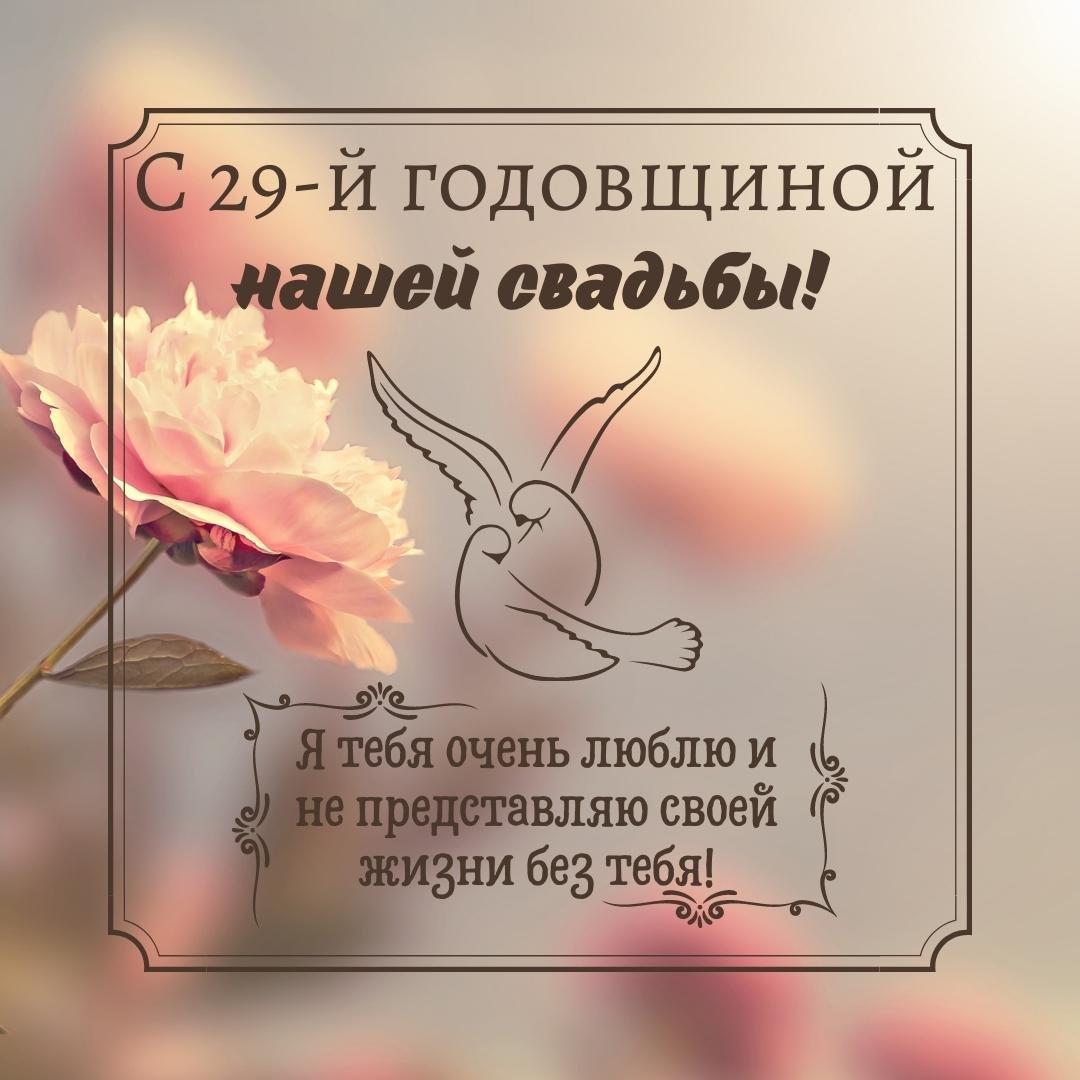 Свадьбы пожелания лет 29 Жемчужная свадьба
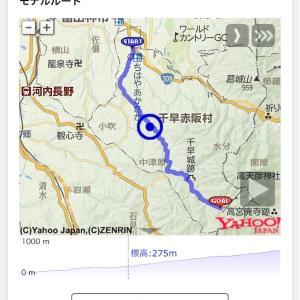 金剛山ロープウェイへ行ってみよう
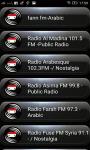 Radio FM Syria screenshot 1/2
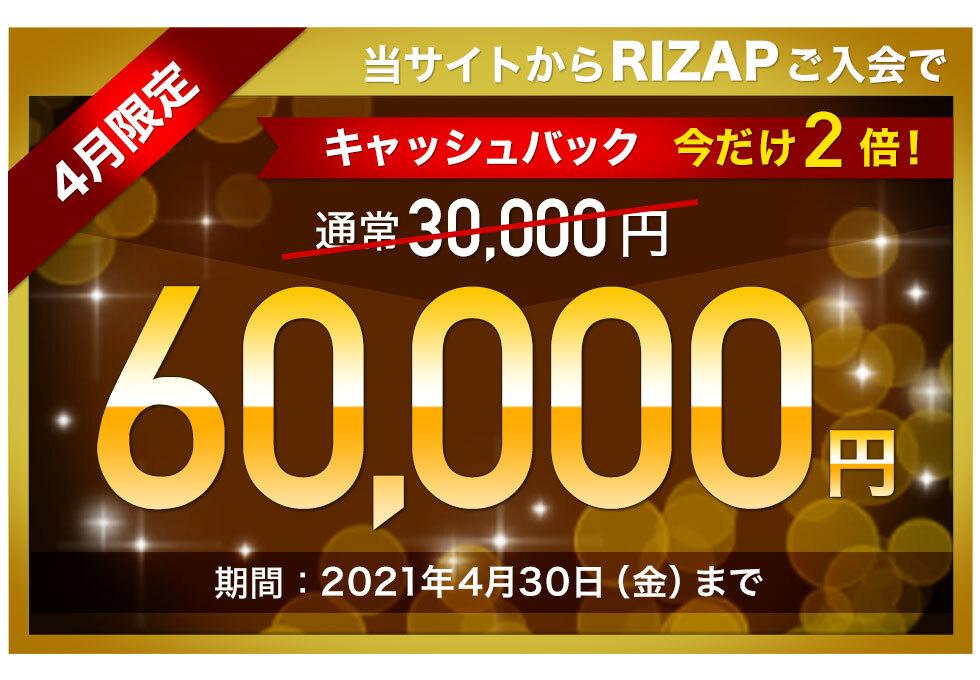 RIZAP(ライザップ)鹿児島店のサムネイル画像
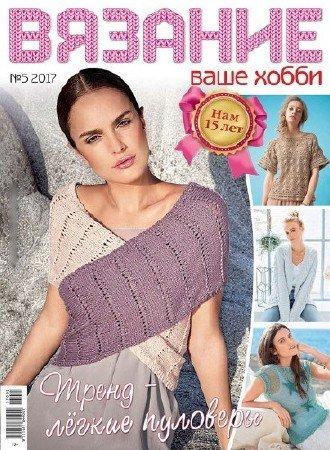 Вязание - ваше хобби №5 (май 2017)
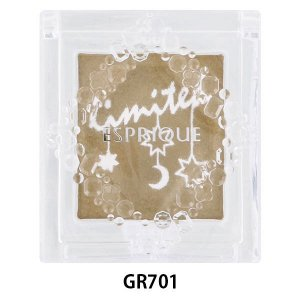 数量限定 ESPRIQUE(エスプリーク) セレクト アイカラー GR701 コーセー
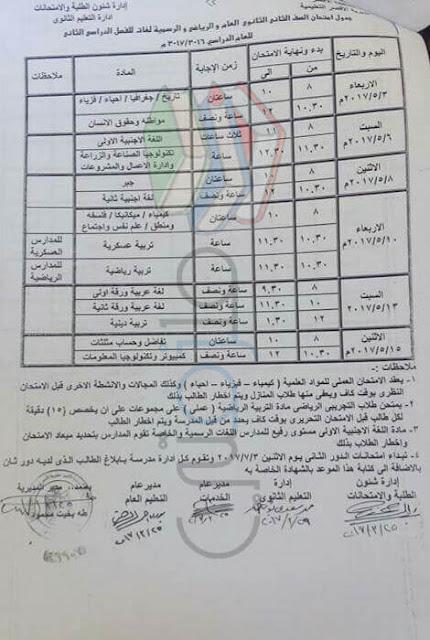 جدول امتحانات الصف الثاني الثانوي 2017 الترم الثاني محافظة الأقصر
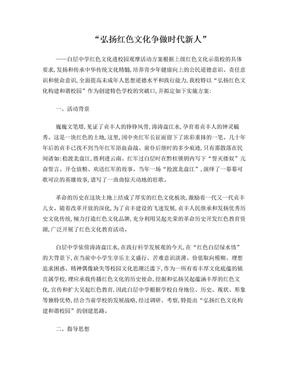 弘扬红色文化__构建特色校园.doc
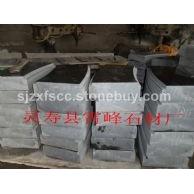 中国黑压顶石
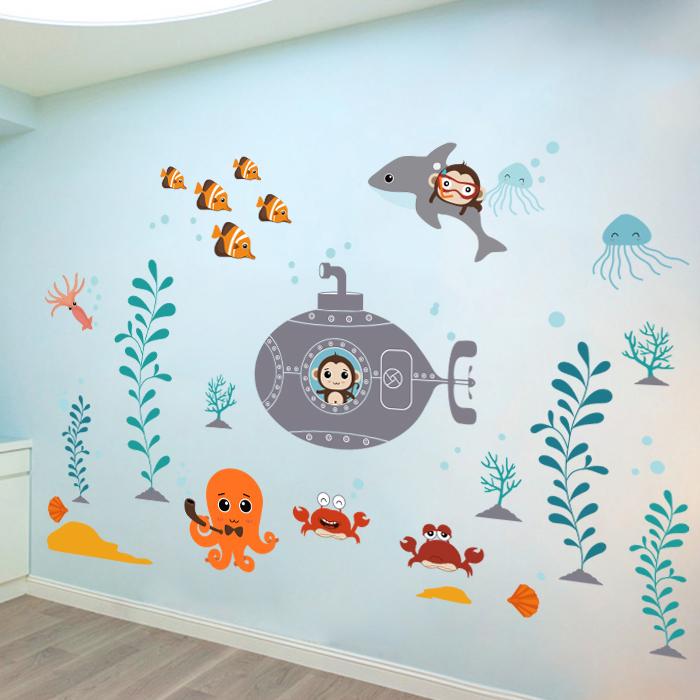 卡通兒童房間寶寶臥室裝飾海底世界牆貼紙可愛衛生間浴室瓷磚貼畫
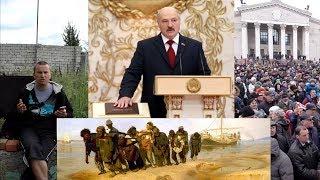 Лжеработица. Тунеядская революция Лукашенко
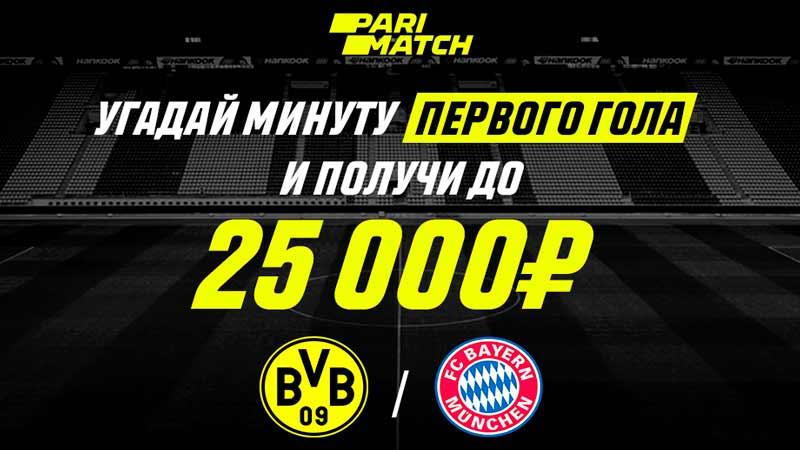 Parimatch подарит до 25 тысяч рублей за верный прогноз на матч Боруссия Д - Бавария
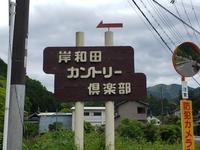 初コース岸和田CC - クローバービレッジのつぶやき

What the exercise asks>
The finished answer is an exact repetition of the listing, with every picture removed.

Answer space>
 Свадьбы пожелания лет 29 Жемчужная свадьба
 金剛山ロープウェイへ行ってみよう
 Radio FM Syria screenshot 1/2
 RIZAP(ライザップ)鹿児島店のサムネイル画像
 Вязание - ваше хобби №5 (май 2017)
 数量限定 ESPRIQUE(エスプリーク) セレクト アイカラー GR701 コーセー
 جدول امتحانات الصف الثاني الثانوي 2017 الترم الثاني محافظة الأقصر
 弘扬红色文化__构建特色校园.doc
 中国黑压顶石
 卡通兒童房間寶寶臥室裝飾海底世界牆貼紙可愛衛生間浴室瓷磚貼畫
 Лжеработица. Тунеядская революция Лукашенко
 Parimatch подарит до 25 тысяч рублей за верный прогноз на матч Боруссия Д - Бавария
 初コース岸和田CC - クローバービレッジのつぶやき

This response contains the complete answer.